### TRABAJO SOLICITADO
Empezando en la línea que contiene "Is the boulder" y terminando en la última línea, cambia "boulder" por "stone". Reescribe solo esas líneas y deja todo lo demás intacto.

### MATERIAL DE ORIGEN
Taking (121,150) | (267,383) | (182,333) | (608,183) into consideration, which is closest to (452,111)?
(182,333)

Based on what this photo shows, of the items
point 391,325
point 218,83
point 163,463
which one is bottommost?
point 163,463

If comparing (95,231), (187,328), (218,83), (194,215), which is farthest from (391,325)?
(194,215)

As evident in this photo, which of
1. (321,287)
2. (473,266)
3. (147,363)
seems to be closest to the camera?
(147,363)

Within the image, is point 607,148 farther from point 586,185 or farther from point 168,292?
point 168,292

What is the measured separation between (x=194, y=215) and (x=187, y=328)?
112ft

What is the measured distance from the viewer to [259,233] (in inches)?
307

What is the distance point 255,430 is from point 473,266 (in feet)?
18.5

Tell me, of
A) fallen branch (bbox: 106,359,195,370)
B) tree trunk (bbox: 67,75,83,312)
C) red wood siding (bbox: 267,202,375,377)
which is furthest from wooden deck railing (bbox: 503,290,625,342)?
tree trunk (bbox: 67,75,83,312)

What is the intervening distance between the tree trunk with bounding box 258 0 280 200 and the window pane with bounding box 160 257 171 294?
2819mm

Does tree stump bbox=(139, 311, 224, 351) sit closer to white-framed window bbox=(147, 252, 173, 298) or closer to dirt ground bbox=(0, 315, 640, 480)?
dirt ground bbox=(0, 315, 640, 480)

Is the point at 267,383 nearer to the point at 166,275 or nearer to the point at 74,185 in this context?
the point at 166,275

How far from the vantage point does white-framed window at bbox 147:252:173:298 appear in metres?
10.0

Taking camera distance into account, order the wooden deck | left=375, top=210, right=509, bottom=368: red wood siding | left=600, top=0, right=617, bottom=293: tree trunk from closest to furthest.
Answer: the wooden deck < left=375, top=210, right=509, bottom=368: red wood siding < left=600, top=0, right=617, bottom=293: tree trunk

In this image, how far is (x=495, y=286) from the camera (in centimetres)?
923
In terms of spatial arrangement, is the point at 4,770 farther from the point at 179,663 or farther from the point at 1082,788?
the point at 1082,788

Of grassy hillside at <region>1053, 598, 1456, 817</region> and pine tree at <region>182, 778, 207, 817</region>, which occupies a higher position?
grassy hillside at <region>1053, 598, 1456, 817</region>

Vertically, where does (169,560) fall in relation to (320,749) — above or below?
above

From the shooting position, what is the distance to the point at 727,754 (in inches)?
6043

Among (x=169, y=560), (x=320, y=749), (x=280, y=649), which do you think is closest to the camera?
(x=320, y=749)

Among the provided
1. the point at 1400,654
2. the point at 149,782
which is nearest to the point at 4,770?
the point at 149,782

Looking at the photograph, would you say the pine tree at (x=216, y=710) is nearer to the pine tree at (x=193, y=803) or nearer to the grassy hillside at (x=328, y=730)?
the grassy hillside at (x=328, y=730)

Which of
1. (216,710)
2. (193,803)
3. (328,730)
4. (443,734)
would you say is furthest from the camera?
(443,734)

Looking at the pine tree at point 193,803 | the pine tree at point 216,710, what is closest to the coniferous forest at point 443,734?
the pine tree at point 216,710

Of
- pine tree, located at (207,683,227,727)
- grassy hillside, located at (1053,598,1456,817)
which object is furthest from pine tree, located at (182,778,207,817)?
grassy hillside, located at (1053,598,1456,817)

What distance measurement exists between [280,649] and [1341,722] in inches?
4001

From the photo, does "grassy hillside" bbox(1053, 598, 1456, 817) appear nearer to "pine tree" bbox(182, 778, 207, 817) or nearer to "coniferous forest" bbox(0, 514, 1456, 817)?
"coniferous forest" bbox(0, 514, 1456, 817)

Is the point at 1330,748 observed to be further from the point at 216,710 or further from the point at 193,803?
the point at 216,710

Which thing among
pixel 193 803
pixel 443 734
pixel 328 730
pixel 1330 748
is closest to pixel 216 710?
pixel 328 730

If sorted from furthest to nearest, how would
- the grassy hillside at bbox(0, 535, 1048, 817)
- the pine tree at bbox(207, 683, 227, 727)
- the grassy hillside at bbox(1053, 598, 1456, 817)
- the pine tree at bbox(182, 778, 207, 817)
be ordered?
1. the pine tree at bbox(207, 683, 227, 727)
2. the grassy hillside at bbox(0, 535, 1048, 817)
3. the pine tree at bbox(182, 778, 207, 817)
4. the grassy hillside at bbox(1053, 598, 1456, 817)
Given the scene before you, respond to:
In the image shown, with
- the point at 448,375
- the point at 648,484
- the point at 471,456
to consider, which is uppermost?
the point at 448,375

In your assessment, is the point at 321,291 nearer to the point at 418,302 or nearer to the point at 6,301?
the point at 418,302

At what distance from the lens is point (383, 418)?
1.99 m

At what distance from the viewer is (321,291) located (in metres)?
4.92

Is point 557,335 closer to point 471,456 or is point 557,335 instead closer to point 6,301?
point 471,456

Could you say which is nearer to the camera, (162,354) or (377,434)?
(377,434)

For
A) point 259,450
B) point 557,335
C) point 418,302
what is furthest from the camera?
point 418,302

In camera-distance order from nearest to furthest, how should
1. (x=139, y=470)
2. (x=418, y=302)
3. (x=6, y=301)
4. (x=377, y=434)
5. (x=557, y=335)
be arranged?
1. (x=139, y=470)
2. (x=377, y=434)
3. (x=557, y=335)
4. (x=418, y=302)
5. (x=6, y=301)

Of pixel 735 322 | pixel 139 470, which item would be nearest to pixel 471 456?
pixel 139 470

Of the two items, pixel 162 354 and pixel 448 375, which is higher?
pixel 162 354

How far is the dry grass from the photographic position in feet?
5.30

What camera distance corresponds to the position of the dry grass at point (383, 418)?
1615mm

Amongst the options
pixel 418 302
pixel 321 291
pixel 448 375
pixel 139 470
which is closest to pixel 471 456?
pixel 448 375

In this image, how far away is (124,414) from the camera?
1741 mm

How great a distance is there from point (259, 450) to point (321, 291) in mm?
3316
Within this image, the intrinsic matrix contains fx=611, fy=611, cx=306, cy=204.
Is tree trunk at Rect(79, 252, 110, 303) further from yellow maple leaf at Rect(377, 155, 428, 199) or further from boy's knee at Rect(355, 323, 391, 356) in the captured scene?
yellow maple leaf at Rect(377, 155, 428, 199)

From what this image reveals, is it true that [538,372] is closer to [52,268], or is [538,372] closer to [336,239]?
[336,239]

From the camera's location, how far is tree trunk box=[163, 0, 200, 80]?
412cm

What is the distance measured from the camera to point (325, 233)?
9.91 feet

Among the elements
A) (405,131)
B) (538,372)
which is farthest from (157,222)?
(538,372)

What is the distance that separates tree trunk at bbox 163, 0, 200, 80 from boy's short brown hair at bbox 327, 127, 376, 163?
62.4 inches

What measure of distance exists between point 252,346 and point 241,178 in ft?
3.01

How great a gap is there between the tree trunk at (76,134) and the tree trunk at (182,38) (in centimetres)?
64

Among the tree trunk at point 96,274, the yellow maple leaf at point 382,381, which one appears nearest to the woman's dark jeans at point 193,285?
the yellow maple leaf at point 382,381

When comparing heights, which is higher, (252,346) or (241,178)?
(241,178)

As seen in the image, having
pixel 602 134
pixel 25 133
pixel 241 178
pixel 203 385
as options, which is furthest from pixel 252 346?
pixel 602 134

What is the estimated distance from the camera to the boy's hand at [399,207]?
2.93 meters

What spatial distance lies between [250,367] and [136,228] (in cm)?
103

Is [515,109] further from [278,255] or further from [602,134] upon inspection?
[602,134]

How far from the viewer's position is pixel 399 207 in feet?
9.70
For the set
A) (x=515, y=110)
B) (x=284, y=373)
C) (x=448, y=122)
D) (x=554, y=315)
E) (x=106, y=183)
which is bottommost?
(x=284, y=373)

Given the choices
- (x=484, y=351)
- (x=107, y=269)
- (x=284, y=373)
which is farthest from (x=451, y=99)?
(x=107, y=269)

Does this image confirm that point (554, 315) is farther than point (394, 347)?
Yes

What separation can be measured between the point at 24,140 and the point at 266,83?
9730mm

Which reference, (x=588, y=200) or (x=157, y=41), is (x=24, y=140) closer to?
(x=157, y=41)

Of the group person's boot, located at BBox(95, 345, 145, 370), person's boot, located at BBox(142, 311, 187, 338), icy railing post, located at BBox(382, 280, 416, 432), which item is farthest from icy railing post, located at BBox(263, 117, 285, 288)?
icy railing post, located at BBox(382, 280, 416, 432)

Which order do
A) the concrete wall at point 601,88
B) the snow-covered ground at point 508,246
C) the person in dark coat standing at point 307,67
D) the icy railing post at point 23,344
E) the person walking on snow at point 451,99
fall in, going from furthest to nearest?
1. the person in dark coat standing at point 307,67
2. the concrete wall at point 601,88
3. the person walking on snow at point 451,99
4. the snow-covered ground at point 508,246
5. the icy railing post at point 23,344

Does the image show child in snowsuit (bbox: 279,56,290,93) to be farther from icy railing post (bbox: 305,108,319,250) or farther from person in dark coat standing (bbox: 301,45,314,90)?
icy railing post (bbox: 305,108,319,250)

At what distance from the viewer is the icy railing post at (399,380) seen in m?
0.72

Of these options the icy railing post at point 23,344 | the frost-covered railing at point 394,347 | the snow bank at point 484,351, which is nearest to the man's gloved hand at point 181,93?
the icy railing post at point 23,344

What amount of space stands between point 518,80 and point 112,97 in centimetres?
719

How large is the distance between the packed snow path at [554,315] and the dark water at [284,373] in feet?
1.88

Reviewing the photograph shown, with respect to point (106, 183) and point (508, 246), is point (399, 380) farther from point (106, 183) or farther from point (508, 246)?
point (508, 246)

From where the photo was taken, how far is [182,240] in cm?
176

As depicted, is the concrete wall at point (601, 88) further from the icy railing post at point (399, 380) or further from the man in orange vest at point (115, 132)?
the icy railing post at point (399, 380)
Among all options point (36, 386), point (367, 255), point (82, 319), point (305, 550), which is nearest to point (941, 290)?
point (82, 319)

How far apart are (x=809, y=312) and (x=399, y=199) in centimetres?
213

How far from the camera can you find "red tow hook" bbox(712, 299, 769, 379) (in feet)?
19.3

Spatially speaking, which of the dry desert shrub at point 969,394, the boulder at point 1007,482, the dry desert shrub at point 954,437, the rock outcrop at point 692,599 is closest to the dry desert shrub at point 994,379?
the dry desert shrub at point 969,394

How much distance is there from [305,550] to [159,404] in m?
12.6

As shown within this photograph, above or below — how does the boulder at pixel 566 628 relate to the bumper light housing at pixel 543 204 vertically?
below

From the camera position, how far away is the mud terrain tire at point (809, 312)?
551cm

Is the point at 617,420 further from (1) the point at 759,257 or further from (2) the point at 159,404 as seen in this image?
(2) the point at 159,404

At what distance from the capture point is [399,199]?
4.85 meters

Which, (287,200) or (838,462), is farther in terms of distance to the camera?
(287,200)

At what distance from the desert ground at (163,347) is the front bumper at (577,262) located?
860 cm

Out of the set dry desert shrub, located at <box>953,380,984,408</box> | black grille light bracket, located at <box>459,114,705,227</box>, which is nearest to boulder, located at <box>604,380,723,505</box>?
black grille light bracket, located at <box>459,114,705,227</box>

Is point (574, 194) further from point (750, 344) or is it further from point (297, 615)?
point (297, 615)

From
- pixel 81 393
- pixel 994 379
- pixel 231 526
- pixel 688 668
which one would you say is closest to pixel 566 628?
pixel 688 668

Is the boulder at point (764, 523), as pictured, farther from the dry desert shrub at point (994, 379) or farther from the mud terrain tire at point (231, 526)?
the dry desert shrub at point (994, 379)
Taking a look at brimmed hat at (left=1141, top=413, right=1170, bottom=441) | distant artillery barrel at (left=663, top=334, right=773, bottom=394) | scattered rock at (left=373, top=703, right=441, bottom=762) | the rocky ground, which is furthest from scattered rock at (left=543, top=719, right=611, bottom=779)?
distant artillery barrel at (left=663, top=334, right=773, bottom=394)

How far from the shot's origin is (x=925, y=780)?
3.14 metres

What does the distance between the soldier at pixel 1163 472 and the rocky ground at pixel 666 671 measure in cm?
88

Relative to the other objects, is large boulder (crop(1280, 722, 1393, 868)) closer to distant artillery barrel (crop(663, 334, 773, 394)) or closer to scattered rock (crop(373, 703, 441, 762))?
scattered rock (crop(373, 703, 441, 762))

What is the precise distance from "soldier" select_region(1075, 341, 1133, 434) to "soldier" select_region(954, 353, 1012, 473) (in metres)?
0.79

### RESPUESTA DEL EJERCICIO
Is the stone at point (764, 523), as pictured, farther from the dry desert shrub at point (994, 379) or farther from the mud terrain tire at point (231, 526)?
the dry desert shrub at point (994, 379)
Taking a look at brimmed hat at (left=1141, top=413, right=1170, bottom=441) | distant artillery barrel at (left=663, top=334, right=773, bottom=394) | scattered rock at (left=373, top=703, right=441, bottom=762) | the rocky ground, which is furthest from scattered rock at (left=543, top=719, right=611, bottom=779)?
distant artillery barrel at (left=663, top=334, right=773, bottom=394)

How far from the shot's origin is (x=925, y=780)?
3.14 metres

What does the distance between the soldier at pixel 1163 472 and the rocky ground at pixel 666 671 measure in cm?
88

Relative to the other objects, is large stone (crop(1280, 722, 1393, 868)) closer to distant artillery barrel (crop(663, 334, 773, 394)) or closer to scattered rock (crop(373, 703, 441, 762))?
scattered rock (crop(373, 703, 441, 762))

What is the precise distance from "soldier" select_region(1075, 341, 1133, 434) to "soldier" select_region(954, 353, 1012, 473) (in metres)?
0.79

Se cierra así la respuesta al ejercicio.